-------- Excerpted data --------
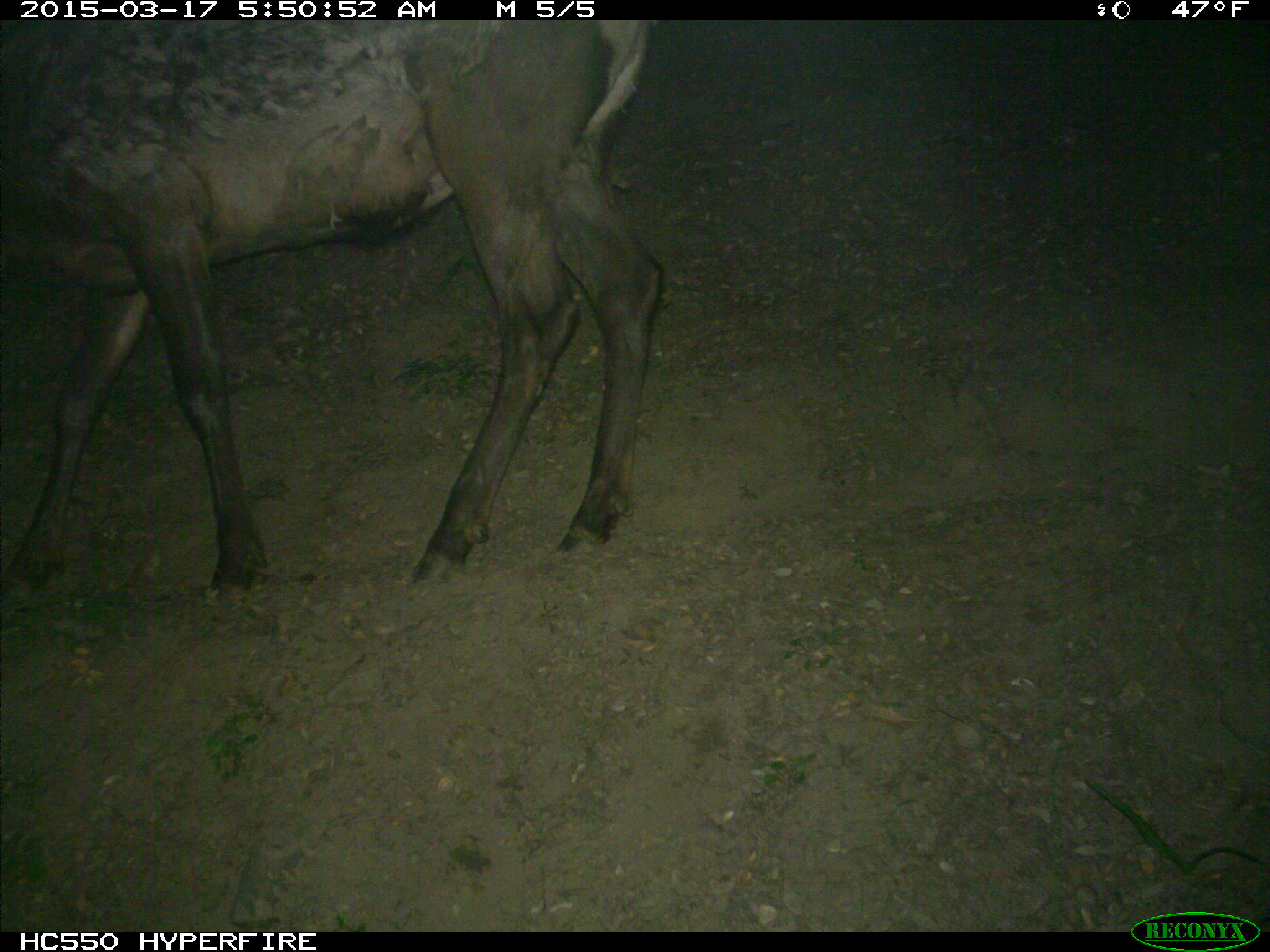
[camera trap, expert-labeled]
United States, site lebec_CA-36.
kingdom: Animalia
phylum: Chordata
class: Mammalia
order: Artiodactyla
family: Cervidae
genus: Cervus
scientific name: Cervus canadensis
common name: elk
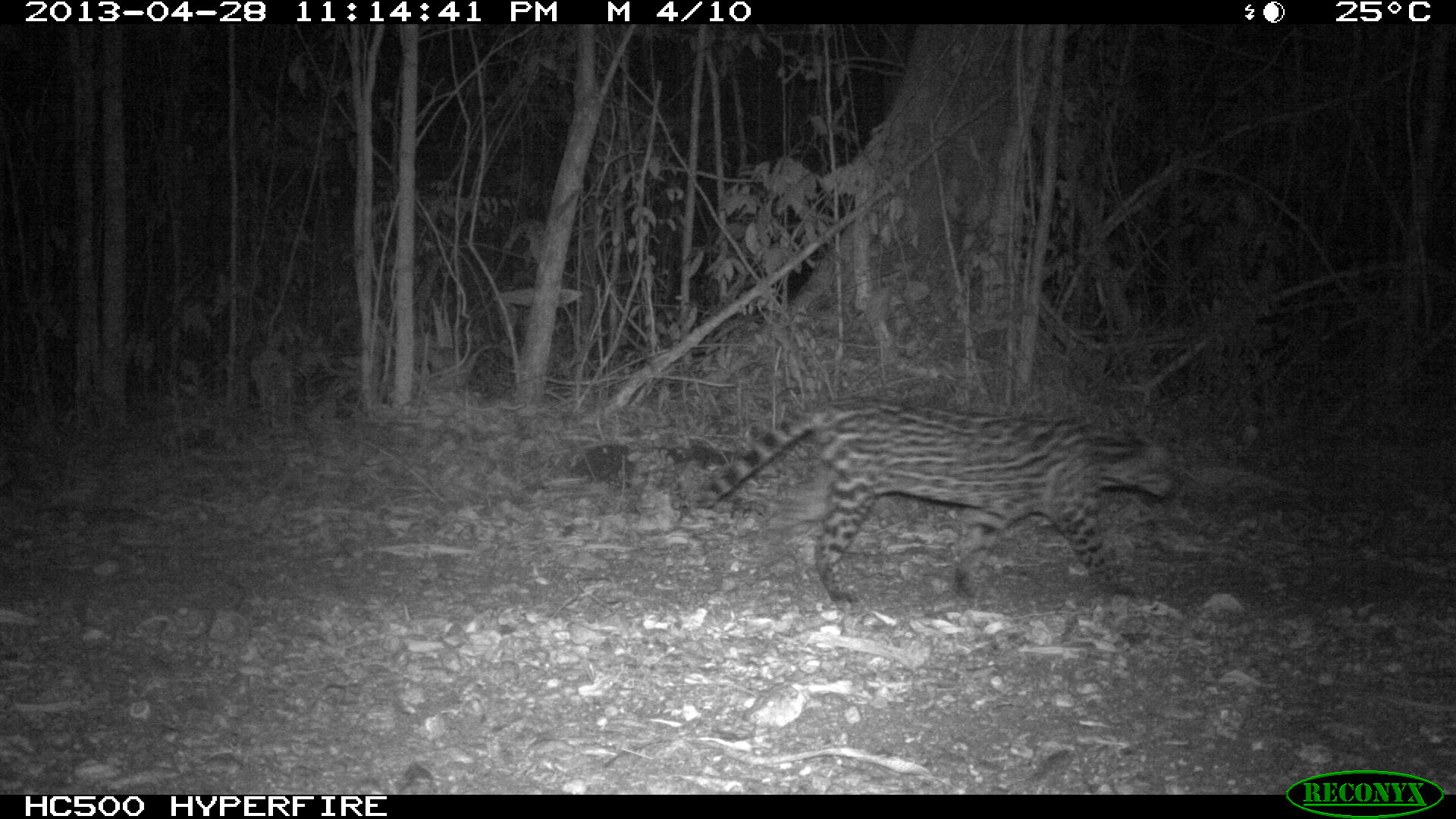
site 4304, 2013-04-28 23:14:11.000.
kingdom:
--------
__Exercise description__. Output a verbatim copy of the entries and skip the pictures.

__Reply to the task__.
[camera trap, expert-labeled]
United States, site lebec_CA-36.
kingdom: Animalia
phylum: Chordata
class: Mammalia
order: Artiodactyla
family: Cervidae
genus: Cervus
scientific name: Cervus canadensis
common name: elk
site 4304, 2013-04-28 23:14:11.000.
kingdom:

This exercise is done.